My eyes found hers. “But … the cameras. Alison is on us like Gran on a Manhattan.”
Juliet shrugged and her eyes scanned the room. I assumed she was looking to see if Alison was watching, but her gaze moved somewhere else and I followed the direction, but as I turned my head, she laughed lightly and turned back to me. One of her security guards at the tent entrance gave me a light nod and I lifted my hand. I was too nervous to wonder what that was all about. At his side, Jack and the chicken stood, the chicken wearing a little bow tie for the party.
I thought it was a girl chicken.

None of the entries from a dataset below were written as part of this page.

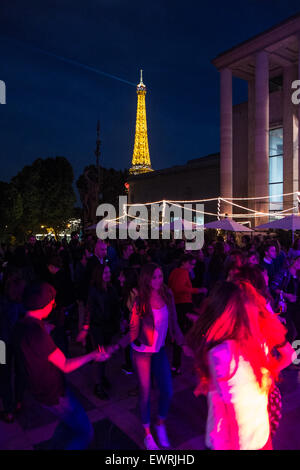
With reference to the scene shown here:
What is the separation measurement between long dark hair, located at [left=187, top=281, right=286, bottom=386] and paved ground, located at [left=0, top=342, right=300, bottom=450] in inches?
80.8

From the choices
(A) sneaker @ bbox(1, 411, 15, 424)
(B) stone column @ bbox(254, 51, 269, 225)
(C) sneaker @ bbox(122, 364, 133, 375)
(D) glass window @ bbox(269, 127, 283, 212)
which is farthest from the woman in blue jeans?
(D) glass window @ bbox(269, 127, 283, 212)

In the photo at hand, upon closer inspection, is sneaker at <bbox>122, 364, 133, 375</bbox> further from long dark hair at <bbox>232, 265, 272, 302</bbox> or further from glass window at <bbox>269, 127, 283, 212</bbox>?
glass window at <bbox>269, 127, 283, 212</bbox>

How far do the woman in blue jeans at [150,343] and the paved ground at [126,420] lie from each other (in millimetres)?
326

I guessed girls could wear bowties too.
“I’m sick of pretending,” Juliet finally said, pulling me back from my chicken ponderance. “And I don’t think it makes things better. Mostly, I think it hurts the people we care about.”
“If we stop pretending,” I reminded her, “the press goes back to pulling apart the details of your divorce. They’ll find out about the settlement. The tape.”
“They’ll find out anyway.” Her voice was tired, resigned. “It’s like trying to stop a tidal wave with a silk scarf, Ryan. In the long run, it’s impossible. And really … what’s the worst that could happen?”
“The scarf would be wrecked,” I quipped. I was still considering her question, knowing full well the worst that could happen would happen to Juliet, not to me. My agent might be disappointed. My career might not explode as we’d hoped, but my agent was going to be plenty disappointed anyway, when I let her know I was planning to relocate to Maryland. What difference would this make? Juliet went on.
“Please put my sister out of her misery,” she said. “Look at her, she’s so consciously trying not to look at you, it’s hurting me. And I think she might be trying to commit suicide via cake.”
“She is?”
“Oh my God, do I need to do this for you guys?” Juliet started to stand up.
“No, no.” I pulled her back down and was surprised when the burly security guard who’d been by the door was suddenly standing behind us.
“Easy,” he growled. I released Juliet, looking between them. What was going on here?
“It’s fine,” Juliet said, glancing up at him, something soft in her eyes. “Jace, I’m fine.”
The mountain of man backed off and I raised an eyebrow at Juliet. “Pretty devoted security there.”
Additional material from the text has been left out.